TASKS TO PERFORM
1. Write out the text about former nice guys from "I made a similar" up to and including "a comment below.", swapping "comment" for "reply".
2. Carry on the text about former nice guys from the point where it stops.

PROVIDED TEXT
▬▬▬

I made a similar post a couple of years ago, but I think it’s time again after seeing a few nice-guy/incel posts here. So, guys who have made it to the other side, what would you say to your previous self? I’ll leave my own personal answer in a comment below.
I didn’t fall all the way down the incel rabbit hole. I was a “nice guy” and I was on 4chan around that time. I found the memes making sense, but I had a loving circle of family and friends who were a life line. I was also never as entitled; my take was always if women didn’t want to date me that was something wrong with me. So maybe I do not qualify. But I understand Incels.
This is the most important. Not everyone you want to kiss is going to want to kiss you. That’s just normal. It’s part of life. Many people will and many more won’t. Don’t be weird.
Ask you friends about the kinds of women they like (I’m assuming Incels are almost all strait guys). I almost guarantee most of them will have different preferences. Look around at the people you know with partners. The whole spectrum of people out there have all different kinds of partners. You don’t have to be a Chris Hemsworth type, or a Taylor Swift type. Most people aren’t professionally hot, and they still date and fuck all the time. Re calibrate your expectations, for you partner sure, but also yourself.

▬▬▬

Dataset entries
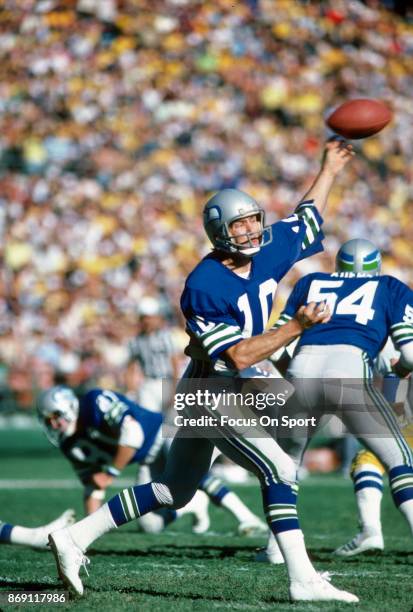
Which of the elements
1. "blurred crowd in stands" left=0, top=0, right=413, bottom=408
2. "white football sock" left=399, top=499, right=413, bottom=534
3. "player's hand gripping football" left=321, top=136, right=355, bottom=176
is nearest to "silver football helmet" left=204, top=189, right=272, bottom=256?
"player's hand gripping football" left=321, top=136, right=355, bottom=176

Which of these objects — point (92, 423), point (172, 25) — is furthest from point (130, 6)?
point (92, 423)

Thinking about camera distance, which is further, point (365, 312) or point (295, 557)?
point (365, 312)

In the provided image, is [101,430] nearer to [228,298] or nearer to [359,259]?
[359,259]

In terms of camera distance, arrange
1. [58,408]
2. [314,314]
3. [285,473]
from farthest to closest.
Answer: [58,408] → [285,473] → [314,314]

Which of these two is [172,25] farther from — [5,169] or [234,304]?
[234,304]

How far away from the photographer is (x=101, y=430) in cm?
636

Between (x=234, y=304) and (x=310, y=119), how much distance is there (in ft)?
39.9

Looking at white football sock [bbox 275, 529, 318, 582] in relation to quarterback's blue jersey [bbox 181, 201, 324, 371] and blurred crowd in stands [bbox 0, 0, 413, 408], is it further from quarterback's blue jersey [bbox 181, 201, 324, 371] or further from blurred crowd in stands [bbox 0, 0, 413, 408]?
blurred crowd in stands [bbox 0, 0, 413, 408]

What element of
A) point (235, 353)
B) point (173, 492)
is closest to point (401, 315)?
point (235, 353)

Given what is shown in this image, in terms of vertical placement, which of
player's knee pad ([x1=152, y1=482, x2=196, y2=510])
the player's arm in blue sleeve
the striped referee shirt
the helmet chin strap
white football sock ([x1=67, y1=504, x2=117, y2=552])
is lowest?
white football sock ([x1=67, y1=504, x2=117, y2=552])

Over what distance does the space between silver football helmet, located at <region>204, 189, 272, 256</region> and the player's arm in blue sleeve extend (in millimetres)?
942

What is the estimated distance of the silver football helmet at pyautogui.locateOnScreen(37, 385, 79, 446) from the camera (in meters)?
6.27

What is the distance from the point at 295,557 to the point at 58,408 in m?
2.86

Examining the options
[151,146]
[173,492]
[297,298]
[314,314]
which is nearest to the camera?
[314,314]
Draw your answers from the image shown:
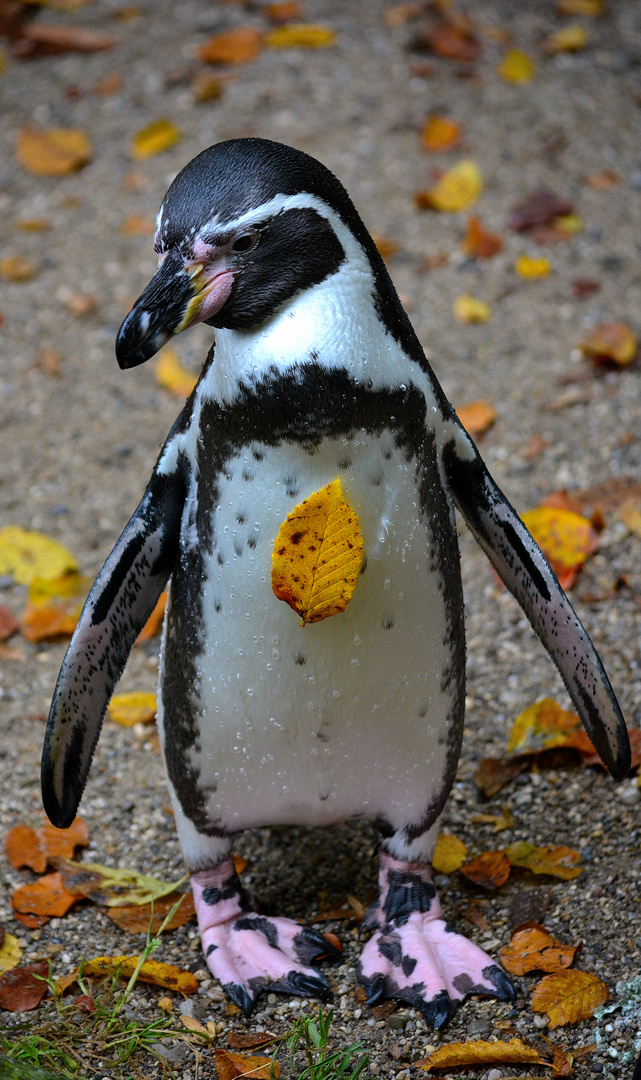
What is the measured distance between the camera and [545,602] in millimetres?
2195

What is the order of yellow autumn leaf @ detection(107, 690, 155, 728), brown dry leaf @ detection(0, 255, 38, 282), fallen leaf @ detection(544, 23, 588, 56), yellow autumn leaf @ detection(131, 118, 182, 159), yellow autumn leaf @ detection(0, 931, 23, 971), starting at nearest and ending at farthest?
1. yellow autumn leaf @ detection(0, 931, 23, 971)
2. yellow autumn leaf @ detection(107, 690, 155, 728)
3. brown dry leaf @ detection(0, 255, 38, 282)
4. yellow autumn leaf @ detection(131, 118, 182, 159)
5. fallen leaf @ detection(544, 23, 588, 56)

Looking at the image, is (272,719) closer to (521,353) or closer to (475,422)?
(475,422)

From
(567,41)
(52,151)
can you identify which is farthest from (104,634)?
(567,41)

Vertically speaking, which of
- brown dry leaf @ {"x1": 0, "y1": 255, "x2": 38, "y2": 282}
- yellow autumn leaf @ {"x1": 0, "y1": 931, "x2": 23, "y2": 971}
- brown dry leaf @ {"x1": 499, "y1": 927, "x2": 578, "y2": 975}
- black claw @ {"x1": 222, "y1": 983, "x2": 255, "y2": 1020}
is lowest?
brown dry leaf @ {"x1": 499, "y1": 927, "x2": 578, "y2": 975}

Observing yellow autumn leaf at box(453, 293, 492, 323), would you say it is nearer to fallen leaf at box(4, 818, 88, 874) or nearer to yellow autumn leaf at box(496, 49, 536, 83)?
yellow autumn leaf at box(496, 49, 536, 83)

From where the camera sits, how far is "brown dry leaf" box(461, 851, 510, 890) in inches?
95.4

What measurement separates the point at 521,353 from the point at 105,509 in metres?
1.58

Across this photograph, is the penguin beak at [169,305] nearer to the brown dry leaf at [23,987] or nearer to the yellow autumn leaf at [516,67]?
the brown dry leaf at [23,987]

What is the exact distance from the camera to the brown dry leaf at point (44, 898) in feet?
7.90

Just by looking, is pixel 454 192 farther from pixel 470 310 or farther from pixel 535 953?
pixel 535 953

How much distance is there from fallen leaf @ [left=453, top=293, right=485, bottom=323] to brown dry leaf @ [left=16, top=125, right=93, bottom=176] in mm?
1965

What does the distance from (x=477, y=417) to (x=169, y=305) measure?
2.30m

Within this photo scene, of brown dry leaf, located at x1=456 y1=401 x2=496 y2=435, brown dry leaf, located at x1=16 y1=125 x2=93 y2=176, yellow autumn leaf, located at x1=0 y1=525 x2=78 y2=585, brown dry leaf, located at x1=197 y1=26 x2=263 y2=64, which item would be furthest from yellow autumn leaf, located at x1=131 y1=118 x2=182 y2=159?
yellow autumn leaf, located at x1=0 y1=525 x2=78 y2=585

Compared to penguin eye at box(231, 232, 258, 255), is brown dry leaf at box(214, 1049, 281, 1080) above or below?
below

▬▬▬

EXERCISE RESULTS
1.
I made a similar post a couple of years ago, but I think it’s time again after seeing a few nice-guy/incel posts here. So, guys who have made it to the other side, what would you say to your previous self? I’ll leave my own personal answer in a reply below.

2.
Be more interesting. You may not need to be beautiful but you have to have something to demonstrate you’re a complete human being outside; jobs count but not for everything, unless you have an interesting job (for example I was an EMT). It why people try to meet people dancing; you’re demonstrating mastering of useful skills (presumably dance). I’ve taken several writing classes and never fail to get laid. Same goes with my Hebrew classes in college. You demonstrate a skill in an impressive way, and you’re putting youself in the vicinity of new people of might want to kiss you.
Learn to talk to people. Honestly, what probably saved me the most was when, when looking for how to talk to girls, instead of going on the internet and finding proto Tates, I went to the library and checked out a self help book by Larry King, How to Talk to People. People are usually quite happy to meet someone. Just introduce yourself. Learn to start conversation. Keep it moving. Find common ground. You can mention someone is attractive but don’t make it sexual right away. Maybe it never get sexual. Thats okay. \
All great advice, thank you for your reply. 4 hits hard for me too, for too long I thought as women as “others”, and I didn’t know how to talk to them. It took me way too long to realize they are literally just people. Combine it with 3 and just have interesting things to talk about. Women like to geek out just as much as men do, and a man who can talk about what is interesting to him is way more interesting then “Ooooh a girl!”
Absolutely. Even if it’s something they don’t understand. A lot of people just like this display of mastery; there is a domain at which you are at complete ease and confidence. I mentioned the hebrew class. I was running a study group. I learned it at a young age, and was mostly just taking it in university for language credits. Watching me take everyone’s questions, simply, and patiently answering them over the course of about ninety minutes was what did it. A similar thing happened when I guided six people in created DnD characters. Yapping about networks. Home repair. When people talk about confidence, its what they mean.
Exactly, now for nice guys reading we aren’t saying that everything is going to be interesting to every girl out there, but some confidence and passion about what you geek out on will be a winning combo for the right person.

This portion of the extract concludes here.